Deco à conversa com José Mourinho durante um jogo do FC Porto
• Foto: Manuel Araújo/Record

Figura incontornável do FC Porto e do futebol português, Deco concedeu esta sexta-feira uma entrevista ao 'Abre Aspas', da GloboEsporte, onde recordou o período dourado de dragão ao peito, onde conquistou uma Taça UEFA e uma Liga dos Campeões, e deixou muitos elogios ao seu treinador na altura: José Mourinho.

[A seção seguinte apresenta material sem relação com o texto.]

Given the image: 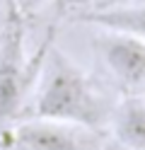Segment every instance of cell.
<instances>
[{"instance_id": "obj_3", "label": "cell", "mask_w": 145, "mask_h": 150, "mask_svg": "<svg viewBox=\"0 0 145 150\" xmlns=\"http://www.w3.org/2000/svg\"><path fill=\"white\" fill-rule=\"evenodd\" d=\"M24 82L27 68L22 58V24L12 12L3 34V44H0V126L19 114Z\"/></svg>"}, {"instance_id": "obj_7", "label": "cell", "mask_w": 145, "mask_h": 150, "mask_svg": "<svg viewBox=\"0 0 145 150\" xmlns=\"http://www.w3.org/2000/svg\"><path fill=\"white\" fill-rule=\"evenodd\" d=\"M0 150H10V143H7V133H0Z\"/></svg>"}, {"instance_id": "obj_1", "label": "cell", "mask_w": 145, "mask_h": 150, "mask_svg": "<svg viewBox=\"0 0 145 150\" xmlns=\"http://www.w3.org/2000/svg\"><path fill=\"white\" fill-rule=\"evenodd\" d=\"M29 119H48L82 128H99L106 119L104 102L92 80L63 51L51 49L44 63L39 92L27 111Z\"/></svg>"}, {"instance_id": "obj_5", "label": "cell", "mask_w": 145, "mask_h": 150, "mask_svg": "<svg viewBox=\"0 0 145 150\" xmlns=\"http://www.w3.org/2000/svg\"><path fill=\"white\" fill-rule=\"evenodd\" d=\"M114 136L128 150H145V97L128 95L114 111Z\"/></svg>"}, {"instance_id": "obj_4", "label": "cell", "mask_w": 145, "mask_h": 150, "mask_svg": "<svg viewBox=\"0 0 145 150\" xmlns=\"http://www.w3.org/2000/svg\"><path fill=\"white\" fill-rule=\"evenodd\" d=\"M97 53L102 56L116 82L128 90L145 87V41L131 34L102 29L94 36Z\"/></svg>"}, {"instance_id": "obj_6", "label": "cell", "mask_w": 145, "mask_h": 150, "mask_svg": "<svg viewBox=\"0 0 145 150\" xmlns=\"http://www.w3.org/2000/svg\"><path fill=\"white\" fill-rule=\"evenodd\" d=\"M77 20L92 27H99V29H106V32H121V34L138 36V39L145 41V5L97 10V12L80 15Z\"/></svg>"}, {"instance_id": "obj_2", "label": "cell", "mask_w": 145, "mask_h": 150, "mask_svg": "<svg viewBox=\"0 0 145 150\" xmlns=\"http://www.w3.org/2000/svg\"><path fill=\"white\" fill-rule=\"evenodd\" d=\"M5 133L10 150H94L90 128L48 119H27Z\"/></svg>"}]
</instances>
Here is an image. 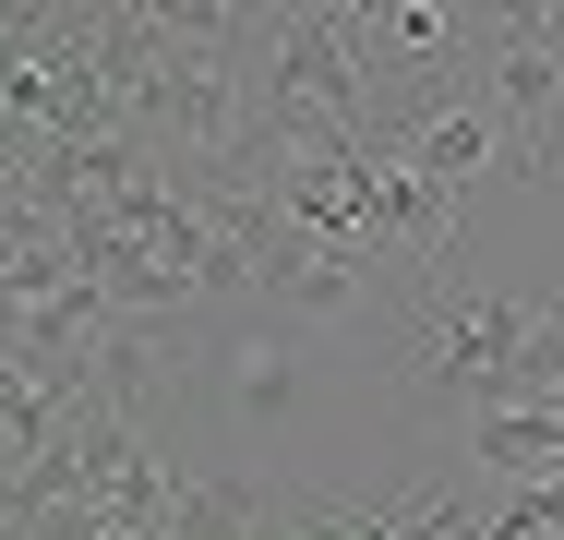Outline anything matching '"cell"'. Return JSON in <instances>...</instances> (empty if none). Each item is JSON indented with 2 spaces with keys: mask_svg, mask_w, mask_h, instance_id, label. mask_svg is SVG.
Masks as SVG:
<instances>
[{
  "mask_svg": "<svg viewBox=\"0 0 564 540\" xmlns=\"http://www.w3.org/2000/svg\"><path fill=\"white\" fill-rule=\"evenodd\" d=\"M553 360H564V301L505 289V277H480V264H445V277L409 289V313L384 324V348H372L360 372H372V397H384L397 421L480 432V421H505V409H541Z\"/></svg>",
  "mask_w": 564,
  "mask_h": 540,
  "instance_id": "1",
  "label": "cell"
},
{
  "mask_svg": "<svg viewBox=\"0 0 564 540\" xmlns=\"http://www.w3.org/2000/svg\"><path fill=\"white\" fill-rule=\"evenodd\" d=\"M337 360L348 348H325V336H301L289 313H217V324H193V397L217 409V421H240L252 444L264 432H289L325 385H337Z\"/></svg>",
  "mask_w": 564,
  "mask_h": 540,
  "instance_id": "2",
  "label": "cell"
},
{
  "mask_svg": "<svg viewBox=\"0 0 564 540\" xmlns=\"http://www.w3.org/2000/svg\"><path fill=\"white\" fill-rule=\"evenodd\" d=\"M468 97L492 108L517 181H553L564 169V0H505V12H480Z\"/></svg>",
  "mask_w": 564,
  "mask_h": 540,
  "instance_id": "3",
  "label": "cell"
}]
</instances>
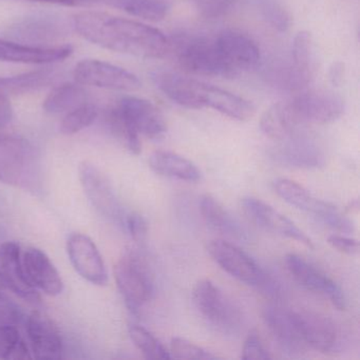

"Quando o Mourinho chegou colocou ordem na equipa. Em termos de equilíbrio, de tudo. Foi um ano difícil [2002], mas ele recuperou a equipa. E, no ano seguinte, com dois, três, quatro jogadores que vieram, o FC Porto criou uma base que foi a que ganhou a Taça UEFA, a Champions e o resto. O Mourinho, para mim, foi um revolucionário da época. Não existia assim tantos analistas. Hoje temos essas ferramentas de análise do adversário, tem analistas para tudo e mais alguma coisa. Conseguir ter a visão tática do que ia acontecer no jogo e preparar os jogos com tanta precisão, como Mourinho, eu nunca tinha visto", começou por dizer o antigo internacional por Portugal.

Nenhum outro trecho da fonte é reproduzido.